Rotbrow, for instance, is presented to users as a browser add-on called “Browser Protector” or “Browser Defender,” even though it sometimes installs legitimate programs, along with Sefnit. Similarly, Brantall, often installs advertised programs, with the addition of an unpleasant surprise.
“Brantall acts as an installer for various legitimate programs, installs itself as a service in some cases, and installs both the advertised legitimate program and additional bundled applications,” the report said. “Both families [Rotbrow and Brantall] have been observed directly installing Sefnit.”
As part of their money-making schemes, miscreants used Sefnit last year to hijack victims' clicks, so users are redirected to advertisements. In addition to performing click fraud, the Sefnit bot also allows remote attackers to carry out other activities, like Bitcoin mining, Microsoft said.
Throughout nine countries, including the U.S., UK and Canada, Rotbrow and Brantall were among the top 10 threats detected by computers in Q4 of last year. Sefnit was among the top 10 families detected in seven countries: the United States, Germany, Japan, UK, France, Canada and Italy.
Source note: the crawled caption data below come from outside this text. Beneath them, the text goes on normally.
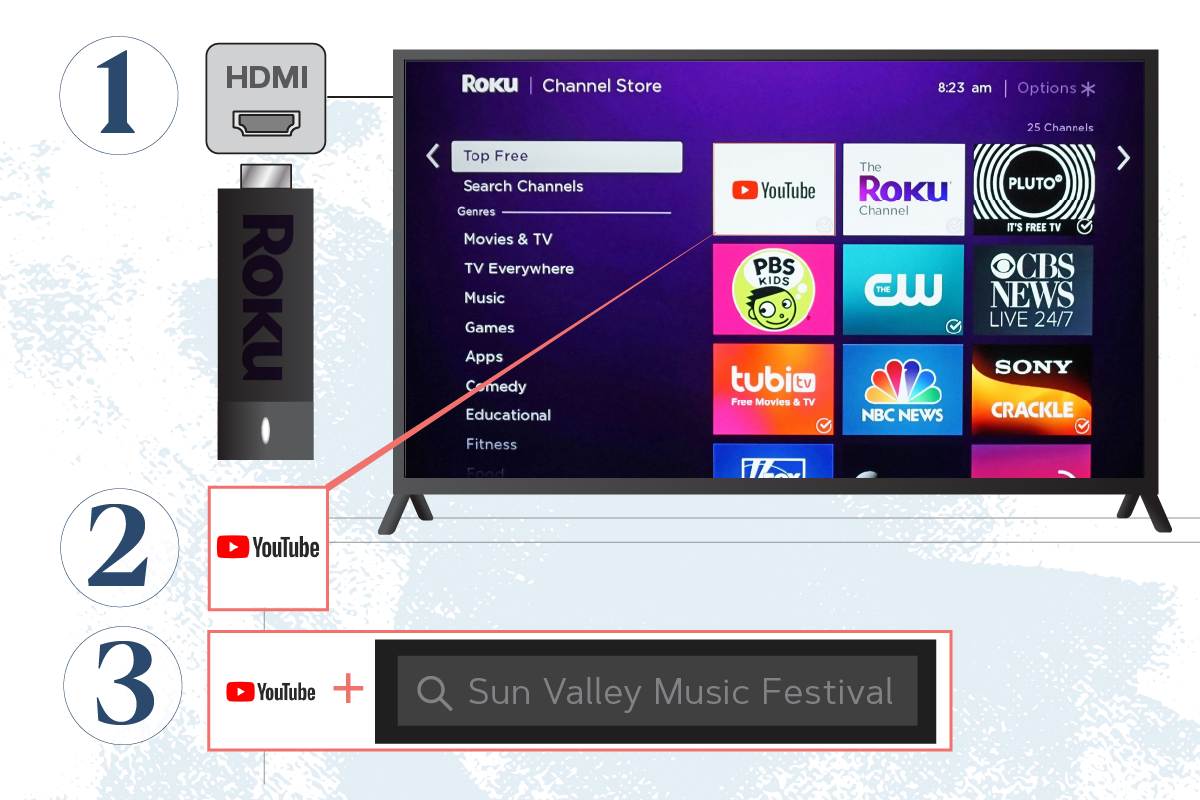 Use YouTube on Roku to find the concerts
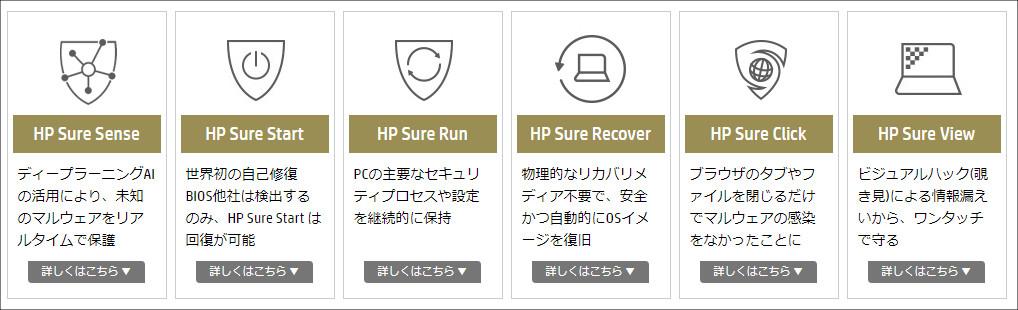 HP Elitebook X360 1040 G6 セキュリティ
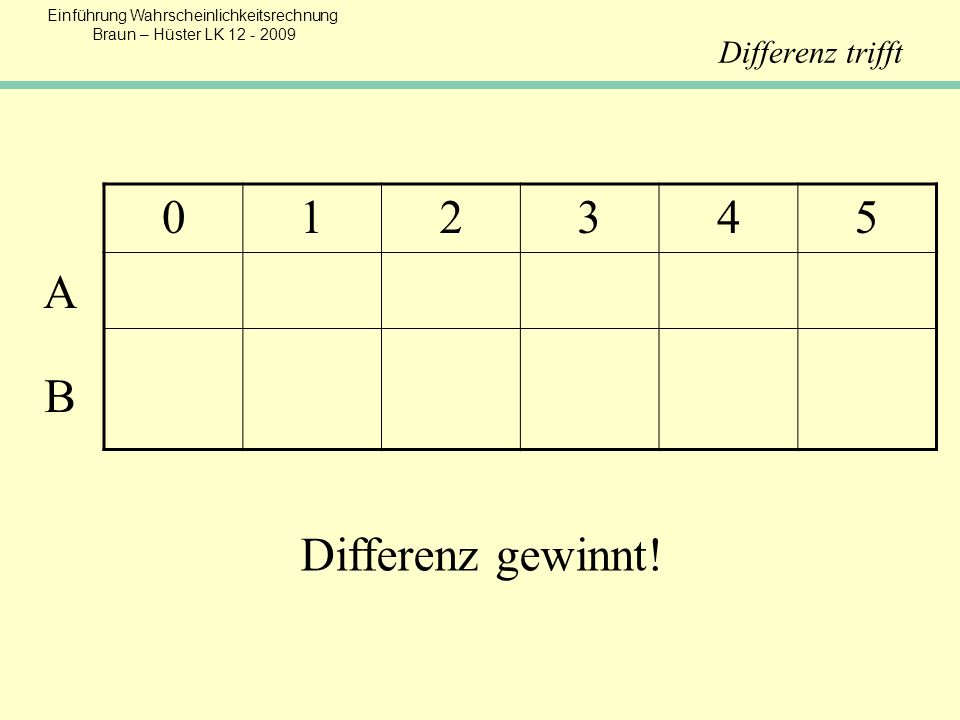 1 2 3 4 5 A B Differenz gewinnt! Differenz trifft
In the report, Microsoft defined a "threat” as any malware family or variant detected by the Microsoft Malware Protection Engine – even if the threat is not typically considered a family according to industry practices.
For example, many security vendors did not flag or remove Rotbrow, otherwise known as Browser Protector software, as it has existed since at least 2011 and hadn't initially caused concern.
“Microsoft has been aware of this program [Rotbrow] since 2011, but it had never displayed malicious behavior until its association with Sefnit was discovered in 2013,” the report said.